Five thousand tons of gold are hidden under Turkish pillows. Five thousand pounds, worth 180 billion dollars. I don’t know about the home-stocks in other countries, but what I do know is that Turks are good at collecting gold during their lives. Recently, at a wedding, I saw how it goes: the newly-weds stand together and the guests wait in line to give their gold present one by one. Next to the couple stands a friend of the couple with a microphone, and he announces who gives what. ‘A golden bracelet from Aunt Emine and Uncle Ibrahim, thank you!’, ‘A golden necklace from colleagues Aylin, Emre, Metin and boss Hüseyin, thank you very much!’, ‘A golden coin from neighbour Ayse, thank you very much!’, ‘A golden bracelet from old school friend Hakky and his lady friend Fréderike, thank you very much!’ You hang the gold on bride or groom, and they sort of double their weight that way. A share of it is sold again quickly, to pay for the wedding.

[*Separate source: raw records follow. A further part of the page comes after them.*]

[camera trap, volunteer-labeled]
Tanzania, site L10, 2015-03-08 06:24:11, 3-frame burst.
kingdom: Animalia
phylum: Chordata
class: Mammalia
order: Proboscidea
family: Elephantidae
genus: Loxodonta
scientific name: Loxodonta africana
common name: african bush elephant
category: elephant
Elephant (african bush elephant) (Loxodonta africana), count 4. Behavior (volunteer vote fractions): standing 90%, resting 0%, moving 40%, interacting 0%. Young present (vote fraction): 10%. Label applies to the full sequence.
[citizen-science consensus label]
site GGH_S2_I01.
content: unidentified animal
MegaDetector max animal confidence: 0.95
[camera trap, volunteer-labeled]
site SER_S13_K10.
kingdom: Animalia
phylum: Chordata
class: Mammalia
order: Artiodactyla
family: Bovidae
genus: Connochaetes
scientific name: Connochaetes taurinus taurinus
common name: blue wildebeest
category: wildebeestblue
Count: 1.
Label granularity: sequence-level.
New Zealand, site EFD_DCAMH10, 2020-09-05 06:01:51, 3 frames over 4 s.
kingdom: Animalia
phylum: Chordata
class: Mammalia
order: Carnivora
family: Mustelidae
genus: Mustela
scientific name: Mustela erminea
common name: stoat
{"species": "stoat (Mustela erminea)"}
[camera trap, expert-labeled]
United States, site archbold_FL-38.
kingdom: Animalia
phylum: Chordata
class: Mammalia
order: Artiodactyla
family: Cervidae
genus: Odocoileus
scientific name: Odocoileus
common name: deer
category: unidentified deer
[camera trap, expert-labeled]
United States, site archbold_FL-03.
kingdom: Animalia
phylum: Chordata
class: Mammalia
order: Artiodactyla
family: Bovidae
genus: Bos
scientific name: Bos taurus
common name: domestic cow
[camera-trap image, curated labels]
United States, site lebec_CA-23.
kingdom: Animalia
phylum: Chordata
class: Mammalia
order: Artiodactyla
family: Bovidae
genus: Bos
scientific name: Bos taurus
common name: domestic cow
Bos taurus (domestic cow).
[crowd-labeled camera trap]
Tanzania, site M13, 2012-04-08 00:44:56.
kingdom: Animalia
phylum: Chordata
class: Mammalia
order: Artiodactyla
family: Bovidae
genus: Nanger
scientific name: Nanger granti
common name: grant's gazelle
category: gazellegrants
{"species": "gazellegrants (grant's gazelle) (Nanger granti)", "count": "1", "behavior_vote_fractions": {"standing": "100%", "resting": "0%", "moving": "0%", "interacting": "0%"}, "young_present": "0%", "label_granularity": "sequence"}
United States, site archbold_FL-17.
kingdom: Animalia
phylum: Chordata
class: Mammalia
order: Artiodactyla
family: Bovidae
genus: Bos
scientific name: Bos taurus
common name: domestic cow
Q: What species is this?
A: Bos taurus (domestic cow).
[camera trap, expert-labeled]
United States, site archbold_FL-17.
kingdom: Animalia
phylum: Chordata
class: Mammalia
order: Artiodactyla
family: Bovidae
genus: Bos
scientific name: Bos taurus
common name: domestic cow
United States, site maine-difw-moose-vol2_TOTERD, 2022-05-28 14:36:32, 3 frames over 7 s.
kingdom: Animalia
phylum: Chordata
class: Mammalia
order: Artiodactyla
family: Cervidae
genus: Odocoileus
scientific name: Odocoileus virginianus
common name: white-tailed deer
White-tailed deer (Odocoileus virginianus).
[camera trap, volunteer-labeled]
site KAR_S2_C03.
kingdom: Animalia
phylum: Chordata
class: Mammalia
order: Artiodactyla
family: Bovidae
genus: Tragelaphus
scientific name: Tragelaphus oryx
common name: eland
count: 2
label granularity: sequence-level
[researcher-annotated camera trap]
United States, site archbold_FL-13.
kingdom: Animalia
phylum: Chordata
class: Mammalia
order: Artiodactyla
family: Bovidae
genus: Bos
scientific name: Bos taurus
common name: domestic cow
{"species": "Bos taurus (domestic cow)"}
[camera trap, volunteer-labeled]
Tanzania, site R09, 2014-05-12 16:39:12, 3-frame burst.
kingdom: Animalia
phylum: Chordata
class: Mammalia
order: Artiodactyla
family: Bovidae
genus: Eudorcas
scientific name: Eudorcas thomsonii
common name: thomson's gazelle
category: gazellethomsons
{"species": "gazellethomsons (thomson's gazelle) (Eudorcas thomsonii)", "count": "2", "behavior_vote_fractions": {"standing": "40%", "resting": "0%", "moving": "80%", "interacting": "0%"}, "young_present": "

The gold people collect throughout their lives – you usually get an ounce or so at birth, and sometimes on other happy occasions – is not worn a lot. Some women wear a few kilos of it when they visit friends in the weeks or months after the wedding, to show off the loot. And then it’s usually put under the proverbial pillow. Kept for a rainy day.
Now that the price of gold is rising, some financial analysts urge the government to encourage people to sell the gold under their pillows. It would create thousands of jobs to put the hidden treasures on the market. But people won’t sell their gold just yet: the price of gold still on the rise, so people wait. That could be a good personal choice, because in recent months the demand for gold is also rising. Why? Usually the summer is the wedding season, but last summer was also ramadan, so many weddings were postponed till this time of year. The rising demand makes the price of jewellery go up even more.
If a whole lot of people sold their gold, it would be a boost for the economy. Maybe you can consider it a good sign that people wait: apparently, the water is not up to their lips yet and the ‘rainy day’ has not yet come. They sleep safe and sound on their stuffed pillows!